Auch an jede Kirchentür? Wenn man die jüngst veröffentlichte Statistik über Kirchenaustritte liest, dann wäre ich mir da nicht mehr so sicher. Es sind zu viele, die nichts mehr von der Kirche erwarten: dass sie noch etwas bewegen, sich ernsthaft und wirkungsvoll für die Menschen und ihre Anliegen einsetzen kann, dass sie noch Antwort geben kann auf spirituelle Bedürfnisse und existenzielle Fragen. Wie man sich über einen Zeitungsartikel ärgert und das Abonnement kündigt, so ist der Ärger und die Enttäuschung über die Kirche und ihr Personal, ihre vermeintliche Weltfremdheit und erschütterte Glaubwürdigkeit vielen ein Anlass, ihr schlussendlich (?) den Rücken zu kehren, ihr den Stempel der Irrelevanz aufzudrücken.

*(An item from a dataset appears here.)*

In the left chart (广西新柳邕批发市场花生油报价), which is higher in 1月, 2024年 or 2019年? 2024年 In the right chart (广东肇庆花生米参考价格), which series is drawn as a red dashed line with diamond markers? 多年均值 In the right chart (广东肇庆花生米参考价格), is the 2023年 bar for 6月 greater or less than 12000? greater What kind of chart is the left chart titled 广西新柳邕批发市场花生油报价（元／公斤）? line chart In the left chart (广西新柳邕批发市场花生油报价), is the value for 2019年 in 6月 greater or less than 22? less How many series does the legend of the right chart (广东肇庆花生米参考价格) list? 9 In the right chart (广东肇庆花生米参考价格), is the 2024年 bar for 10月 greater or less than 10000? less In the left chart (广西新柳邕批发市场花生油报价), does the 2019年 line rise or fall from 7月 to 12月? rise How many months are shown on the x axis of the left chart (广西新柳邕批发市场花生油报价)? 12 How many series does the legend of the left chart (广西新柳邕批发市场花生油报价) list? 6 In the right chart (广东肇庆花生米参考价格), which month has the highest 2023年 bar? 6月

Und die, die zurückbleiben? Sind die auch „irrelevant“? Mit all ihren Schwächen, Fehlern und so offenkundigen Begrenztheiten? Wenn es in der Kirche etwas gibt, weshalb es sich lohnt, nicht nur zu bleiben, sondern gerade dort Lebensmut und Glaubenskraft zu finden, dann ist es gerade das Bewusstsein, aus tiefster Überzeugung an einen Gott glauben zu dürfen, für den jede und jeder absolute Relevanz besitzt, unabhängig von Alter und Geschlecht, Herkunft und Bildung, Leistung und gesellschaftlicher Bedeutungslosigkeit. Vielleicht ist das selbst denen, die in der Kirche sind, nicht im Letzten klar.

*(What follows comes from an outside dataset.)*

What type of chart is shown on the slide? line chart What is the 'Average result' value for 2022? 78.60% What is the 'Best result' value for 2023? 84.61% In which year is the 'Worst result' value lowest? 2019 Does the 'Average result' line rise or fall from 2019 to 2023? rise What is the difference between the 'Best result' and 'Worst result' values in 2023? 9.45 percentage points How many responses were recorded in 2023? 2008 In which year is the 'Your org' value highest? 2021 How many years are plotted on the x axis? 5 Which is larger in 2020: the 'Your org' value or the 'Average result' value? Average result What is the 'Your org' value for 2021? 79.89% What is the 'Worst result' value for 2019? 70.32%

Denn es ist nicht die Faszination einer weltweit führenden Organisation und auch nicht der (in der Vergangenheit ja ziemlich lädierte) Anspruch einer societas perfecta. Aber es ist ein Ort, an dem Menschlichkeit ein Gesicht hat – oder zumindest haben soll –, gerade auch an den Grenzbereichen menschlicher Existenz, an den Hoch- wie Tiefpunkten des Lebens. Wo Barmherzigkeit und Vergebung mehr sind als nur ein loses Wort oder ein frommer Spruch. „Alles von Relevanz“, das müsste an unseren Kirchentüren stehen: und zwar innen – um sie weit aufzustoßen und herauszutreten und, wer immer es ist, erahnen zu lassen: Vor Gott hat all unser Sein allerhöchste Relevanz.